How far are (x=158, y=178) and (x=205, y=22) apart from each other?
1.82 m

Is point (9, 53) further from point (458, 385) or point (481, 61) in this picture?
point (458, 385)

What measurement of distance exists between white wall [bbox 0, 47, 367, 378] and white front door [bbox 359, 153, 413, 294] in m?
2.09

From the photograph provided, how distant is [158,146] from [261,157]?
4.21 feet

--

== TASK TO COMPLETE ==
Reproduce all of the material above with "front door" replaced by "entrance door" wherever it occurs, leaving everything else unchanged.

== THE COMPLETED TASK ==
How far are (x=158, y=178) and (x=205, y=22) apart from each other?
1.82 m

Is point (9, 53) further from point (458, 385) or point (481, 61) in this picture?
point (458, 385)

What measurement of distance exists between white wall [bbox 0, 47, 367, 378] and white entrance door [bbox 359, 153, 413, 294] in m?
2.09

From the photograph provided, how distant is [158,146] from [261,157]?
4.21 feet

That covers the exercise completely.